Bu sıralar sabahın dördünde uyanıp yola çıkmak benim için sıradan hale geldi. Bazı dostlar “yorucu olmuyor mu? bazıları da “seyahatlerinizi sosyal medyadan takip ederken yoruluyoruz siz yorulmuyor musunuz?” diye soruyor. Gittiğiniz yol, buluştuğunuz insanlar ve yerleri severseniz hiç bir yolculuk yorucu olmaz. Aksine, mutluluk ve enerji verir.
Salı günü yine sabahın dördünde yola çıkıp Diyarbakır’a gittim. Eve döndüğümde gece saat üçtü. Görünüşte 23 saatlik bir yolculuk olsa da aslında 12 bin yıl öncesine gidip geldim.

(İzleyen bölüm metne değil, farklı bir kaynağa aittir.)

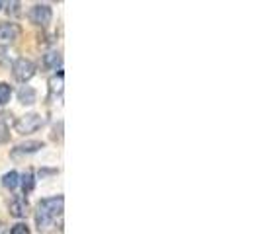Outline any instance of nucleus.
<instances>
[{
  "label": "nucleus",
  "instance_id": "1",
  "mask_svg": "<svg viewBox=\"0 0 260 234\" xmlns=\"http://www.w3.org/2000/svg\"><path fill=\"white\" fill-rule=\"evenodd\" d=\"M63 195H55L49 199H41L38 205V213H36V221H38L39 230H51L55 224V219L63 215Z\"/></svg>",
  "mask_w": 260,
  "mask_h": 234
},
{
  "label": "nucleus",
  "instance_id": "2",
  "mask_svg": "<svg viewBox=\"0 0 260 234\" xmlns=\"http://www.w3.org/2000/svg\"><path fill=\"white\" fill-rule=\"evenodd\" d=\"M45 125V119L38 113H27V115L20 117L16 121V131L20 135H29V133H36L38 129H41Z\"/></svg>",
  "mask_w": 260,
  "mask_h": 234
},
{
  "label": "nucleus",
  "instance_id": "3",
  "mask_svg": "<svg viewBox=\"0 0 260 234\" xmlns=\"http://www.w3.org/2000/svg\"><path fill=\"white\" fill-rule=\"evenodd\" d=\"M12 72H14V78H16V80L27 82L29 78L36 74V66H34V63H31L29 59L20 57V59L12 65Z\"/></svg>",
  "mask_w": 260,
  "mask_h": 234
},
{
  "label": "nucleus",
  "instance_id": "4",
  "mask_svg": "<svg viewBox=\"0 0 260 234\" xmlns=\"http://www.w3.org/2000/svg\"><path fill=\"white\" fill-rule=\"evenodd\" d=\"M29 18H31V22L38 24V26H47L53 18L51 6H47V4H36V6L31 8V12H29Z\"/></svg>",
  "mask_w": 260,
  "mask_h": 234
},
{
  "label": "nucleus",
  "instance_id": "5",
  "mask_svg": "<svg viewBox=\"0 0 260 234\" xmlns=\"http://www.w3.org/2000/svg\"><path fill=\"white\" fill-rule=\"evenodd\" d=\"M20 37V27L16 24H0V41L2 43H14Z\"/></svg>",
  "mask_w": 260,
  "mask_h": 234
},
{
  "label": "nucleus",
  "instance_id": "6",
  "mask_svg": "<svg viewBox=\"0 0 260 234\" xmlns=\"http://www.w3.org/2000/svg\"><path fill=\"white\" fill-rule=\"evenodd\" d=\"M10 215L16 219H24L27 215V201L24 197H16L10 203Z\"/></svg>",
  "mask_w": 260,
  "mask_h": 234
},
{
  "label": "nucleus",
  "instance_id": "7",
  "mask_svg": "<svg viewBox=\"0 0 260 234\" xmlns=\"http://www.w3.org/2000/svg\"><path fill=\"white\" fill-rule=\"evenodd\" d=\"M36 98H38V94H36V90H34L31 86H22V88L18 90V100H20V104H24V105L36 104Z\"/></svg>",
  "mask_w": 260,
  "mask_h": 234
},
{
  "label": "nucleus",
  "instance_id": "8",
  "mask_svg": "<svg viewBox=\"0 0 260 234\" xmlns=\"http://www.w3.org/2000/svg\"><path fill=\"white\" fill-rule=\"evenodd\" d=\"M41 148H43L41 141H26V143L16 146V154H31V152H38Z\"/></svg>",
  "mask_w": 260,
  "mask_h": 234
},
{
  "label": "nucleus",
  "instance_id": "9",
  "mask_svg": "<svg viewBox=\"0 0 260 234\" xmlns=\"http://www.w3.org/2000/svg\"><path fill=\"white\" fill-rule=\"evenodd\" d=\"M61 53L57 51H49L43 55V65L47 66V68H51V70H55V68H59L61 66Z\"/></svg>",
  "mask_w": 260,
  "mask_h": 234
},
{
  "label": "nucleus",
  "instance_id": "10",
  "mask_svg": "<svg viewBox=\"0 0 260 234\" xmlns=\"http://www.w3.org/2000/svg\"><path fill=\"white\" fill-rule=\"evenodd\" d=\"M63 86H65L63 72H59V74H55V76L49 78V90H51L53 96H61V94H63Z\"/></svg>",
  "mask_w": 260,
  "mask_h": 234
},
{
  "label": "nucleus",
  "instance_id": "11",
  "mask_svg": "<svg viewBox=\"0 0 260 234\" xmlns=\"http://www.w3.org/2000/svg\"><path fill=\"white\" fill-rule=\"evenodd\" d=\"M18 183H20V176H18V172H8V174H4V176H2V185H4L6 189H16V187H18Z\"/></svg>",
  "mask_w": 260,
  "mask_h": 234
},
{
  "label": "nucleus",
  "instance_id": "12",
  "mask_svg": "<svg viewBox=\"0 0 260 234\" xmlns=\"http://www.w3.org/2000/svg\"><path fill=\"white\" fill-rule=\"evenodd\" d=\"M12 98V88L6 82H0V105H6Z\"/></svg>",
  "mask_w": 260,
  "mask_h": 234
},
{
  "label": "nucleus",
  "instance_id": "13",
  "mask_svg": "<svg viewBox=\"0 0 260 234\" xmlns=\"http://www.w3.org/2000/svg\"><path fill=\"white\" fill-rule=\"evenodd\" d=\"M22 189H24V193H29L31 189H34V185H36V180H34V176H31V172H26L24 176H22Z\"/></svg>",
  "mask_w": 260,
  "mask_h": 234
},
{
  "label": "nucleus",
  "instance_id": "14",
  "mask_svg": "<svg viewBox=\"0 0 260 234\" xmlns=\"http://www.w3.org/2000/svg\"><path fill=\"white\" fill-rule=\"evenodd\" d=\"M6 6H8L6 10H8V14H10V16H20V14H22V10H20V2H18V0L8 2Z\"/></svg>",
  "mask_w": 260,
  "mask_h": 234
},
{
  "label": "nucleus",
  "instance_id": "15",
  "mask_svg": "<svg viewBox=\"0 0 260 234\" xmlns=\"http://www.w3.org/2000/svg\"><path fill=\"white\" fill-rule=\"evenodd\" d=\"M6 139H8V123L0 115V141H6Z\"/></svg>",
  "mask_w": 260,
  "mask_h": 234
},
{
  "label": "nucleus",
  "instance_id": "16",
  "mask_svg": "<svg viewBox=\"0 0 260 234\" xmlns=\"http://www.w3.org/2000/svg\"><path fill=\"white\" fill-rule=\"evenodd\" d=\"M10 234H29V228H27V224L24 222H18V224H14Z\"/></svg>",
  "mask_w": 260,
  "mask_h": 234
},
{
  "label": "nucleus",
  "instance_id": "17",
  "mask_svg": "<svg viewBox=\"0 0 260 234\" xmlns=\"http://www.w3.org/2000/svg\"><path fill=\"white\" fill-rule=\"evenodd\" d=\"M49 174H55V170H39V178H43V176H49Z\"/></svg>",
  "mask_w": 260,
  "mask_h": 234
},
{
  "label": "nucleus",
  "instance_id": "18",
  "mask_svg": "<svg viewBox=\"0 0 260 234\" xmlns=\"http://www.w3.org/2000/svg\"><path fill=\"white\" fill-rule=\"evenodd\" d=\"M0 234H8V230H6V226H4V224H0Z\"/></svg>",
  "mask_w": 260,
  "mask_h": 234
},
{
  "label": "nucleus",
  "instance_id": "19",
  "mask_svg": "<svg viewBox=\"0 0 260 234\" xmlns=\"http://www.w3.org/2000/svg\"><path fill=\"white\" fill-rule=\"evenodd\" d=\"M0 8H2V2H0Z\"/></svg>",
  "mask_w": 260,
  "mask_h": 234
}]
</instances>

Türkiye İş Bankası 100.yıl etkinlikleri kapsamında 14 Mayıs Dünya Çiftçiler Günü’nde Diyarbakır’da çok önemli bir etkinlik gerçekleştirdi. Dünya Çiftçiler Günü’nde Diyarbakır’ da çiftçilerle buluştuk. Etkinlikle ilgili haber dün Ekonomi gazetesinde yayınlandı.
Etkinlikten sonra akşam uçağına 8-9 saat zamanım olunca Diyarbakır’a yaklaşık 50 kilometre uzaklıktaki Ergani’ye gitmeye karar verdim. Tarımın başladığı, dünyada yerleşik hayatın başladığı birkaç yerden birisi olarak bilinen Çayönü Tepesi ile Hilar Kayalıkları’nı görmek istedim. Okurumuz Recep Uludağ, Ekonomi gazetemizin Diyarbakır Temsilcisi Mahir Solmaz ve Şanlıurfa Temsilcimiz Mehmet Nabi Batuk ile Ergani’ye oradan da 6 kilometre uzaklıktaki Hilar Kaya Mezarları ve Çayönü Tepesi’ne gittik.

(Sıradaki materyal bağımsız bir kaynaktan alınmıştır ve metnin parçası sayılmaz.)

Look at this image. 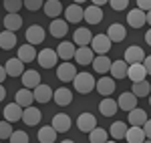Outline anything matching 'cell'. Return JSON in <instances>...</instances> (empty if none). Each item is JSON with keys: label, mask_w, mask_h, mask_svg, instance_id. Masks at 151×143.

Halet Çambel ile çalışmalar başladı
Ayak bastığınız topraklarda 12 bin yıl önce insanların yaşadığını ve sizin gibi orada dolaştığını, üretim yaptığını, ilk bitki ve hayvanları evcilleştirdiğini bilmek müthiş bir duygu.
Çayönü Tepesi’nden Ergani Ovası’ndaki buğday tarlalarına bakarken, buğdayın, mercimeğin, nohudun, ketenin, domuz ve küçükbaş hayvanların ilk kez burada evcilleştirildiğini bilmek ve avlayıcı toplayıcılıktan üretime geçişi düşünmek insana anlatılması zor duygular yaşatıyor. Çayönü Tepesi’nin diğer ilk yerleşim yerlerinden farkı, burada yaşayanların yerleşik hayatla birlikte üretime geçmiş olmaları. Ayrıca metalürji tarihi Çayönü ile başlıyor.

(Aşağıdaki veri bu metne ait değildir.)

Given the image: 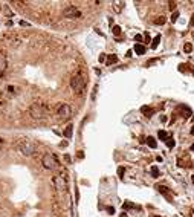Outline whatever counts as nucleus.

Çayönü Tepesi ile ilgili ilk çalışmalar dünyaca tanınan arkeologumuz Prof. Dr. Halet Çambel ile Robert J. Braidwood tarafından İstanbul ve Chicago Üniversiteleri’nin Güneydoğu Anadolu Tarihöncesi Araştırmaları Karma Projesi ile başlar. 1963 yılında Çayönü Tepesi’nin yüzey araştırması tamamlanır. Kazılar 1964 yılında Halet Çambel, Linda ve Robert J. Braidwood eş başkanlığında başlar. Sonraki yıllarda zaman zaman kesintiye uğrasa da günümüze kadar kazılar devam ediyor.
Çayönü Tepesi’nin tarım için önemi nedir?
Çayönü Tepesi ile ilgili çok sayıda makale, yazı, haber okudum. Uzun yıllar Çayönü Tepesi Kazı Başkanlığı yapan Prof. Dr. Aslı Erim Özdoğan ile yapılmış söyleşileri, programları izledim. Batuhan Sarıca’nın “Mezopotamya Söyleşileri” adıyla yayınlanan röportajında “O dönemin flora ve faunasına dair neler biliyorsunuz? Hangi bitki ve hayvanlar evcilleştirilmişti?” sorusuna Prof. Dr. Aslı Erim Özdoğan şu yanıtı veriyor:
“Domuz ilk evcilleştirilen hayvan. Sığırın evcilleştirme süreci de izlenebiliyor. Koyun-keçi evcilleştirme denemeleri de var ama hücre planlı yapılar evresinin sonlarına doğru başka bir yerden tam evcilleştirilmiş koyun ve keçi getirilmiş. Ergani Ovası, günümüzdeki doğal bitki örtüsü açısından Irano-Turanian alt bölgesi içinde değerlendirilir. Halbuki bulgulara göre Ergani Ovası’nın M.Ö. 10.000-7500 yılları arasındaki görünümü çok farklıdır. Çayönü’nün bitki kalıntıları, bugün otsu bitkiler dışında, bitki örtüsü açısından kıraç Ergani ovası ve çevresinin bu dönemde seyrek meşe-ardıç ağaç topluluklarıyla kaplı; kireçtaşı kayalıkların ise bozkır görünümünde; daha güneyde ise aralarda badem ve fıstık ağaçlıklarının yetiştiği bozkırlar uzanmakta. Çevre nohut, mercimek ve fiğ gibi baklagiller, Emmer ve Einkorn gibi daha çok otsu görünümlü tahıllar ve diğer otlar açısından zengin. Ayrıca şu andaki verilere göre M.Ö. 3000’in başlarına kadar ovanın ortalarından akan ve yerleşmeyi sürekli taşkınlarıyla tehdit eden derin akarsuyun çevresinde saz, kamış, keten gibi bitkilerin yetiştiği bataklık alanları mevcuttu. Akarsu kunduz, su samuru gibi hayvanlara, olasılıkla birçok balık çeşidi ile tatlı su yumuşakça ve çift kabuklulara ev sahipliği yapıyordu. Dişbudak gibi suyu seven ağaçların varlığı da ovanın o dönemlerde suyu bol bir ova olduğunu gösteriyor. Bu farklı çevresel ortamlardaki hayvan toplulukları da oldukça çeşitlidir.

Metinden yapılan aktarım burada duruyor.